Kaplan winners solve problems
Written By: Richard Cairney and Quinn A.C. Nicholson
2003-03-05Dr. David Marples and Dr. John Vederas have both spent countless hours in libraries and laboratories around the world, trying to shed light on their fields of study. Tuesday afternoon, both professors found themselves in the spotlight.
Marples, a professor of history, and Vederas, a professor of bio-organic chemistry, have been named winners of the 2003 University of Alberta Gordin J. Kaplan Award for Excellence in Research, the U of A's most prestigious research prize. Named for the U of A's first vice-president of research, two Kaplan awards are presented annually--one for excellence in the sciences or engineering, and one for excellence in the general area of humanities, social sciences, law, education, or fine arts. Both professors gave speeches and were celebrated yesterday at the annual Kaplan awards ceremony at the U of A Timms Centre.
A specialist in Eastern European studies, Marples rose to prominence by studying the many aspects of the 1986 nuclear disaster at Chernobyl. His current research focus is the mysterious murders of thousands of people during the mid to late 1930s. Their graves were discovered in the Kuropaty forest in Belarus.
The research has taken Marples to the Belarus national archives in Minsk, where he is only the third foreigner to be granted access to study. From interviews and reviewing documents, Marples believes the Soviet secret police murdered the peasants, though the official version of the story as recited by officials in Belarus says Nazi Germans are to blame.
Marples continues to work to uncover irrefutable facts. His academic record suggests he will succeed. He has authored eight books and has been published extensively in academic journals and in the mainstream media. In 1998 he received the Shevchenko Medal from the Ukrainian Canadian Congress in Winnipeg, the highest award that the Congress can bestow upon an individual for community service. In 1999 he received the Research prize for full professors in the Faculty of Arts.
On the science side of the 2003 Kaplan awards, Vederas, like Marples, has garnered international acclaim with his research, which is partly funded by the Natural Sciences and Engineering Research Council of Canada. His work on how proteins function has led to an array of promising new products, processes, and drugs. Applications developed from his research range from cholesterol-lowering drugs and natural food preservatives to medicines for combating viral infections and preventing premature births.

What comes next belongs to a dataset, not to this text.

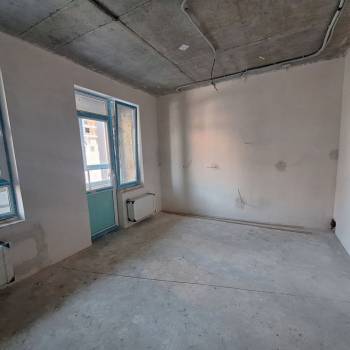 Продается 1-комнатная квартира, 33,5 м²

In his 25-year career at the U of A, Vederas has earned the Rutherford Award for Excellence in Undergraduate Teaching, the University Cup for Research and Teaching, and several national awards for his contributions to organic chemistry.
Vederas is quick to credit those around him for his success. "I don't work in a vacuum," he said, acknowledging the 12 graduate and five postdoctoral fellows with whom he currently collaborates. He points out that he also could not do the peptide antibiotics work without Drs. Michael Stiles and Lynn McMullen in the Faculty of Agriculture, Forestry and Home Economics.
Currently serving as president of the Canadian Society for Chemistry, Vederas is an international collaborator who strongly believes in a multidisciplinary approach to both teaching and research.
"Part of the joy of solving problems is discovering a new tool to use. My collaborators do the laboratory work, and my students teach themselves. My job is to provide them with enthusiasm and direction," he said.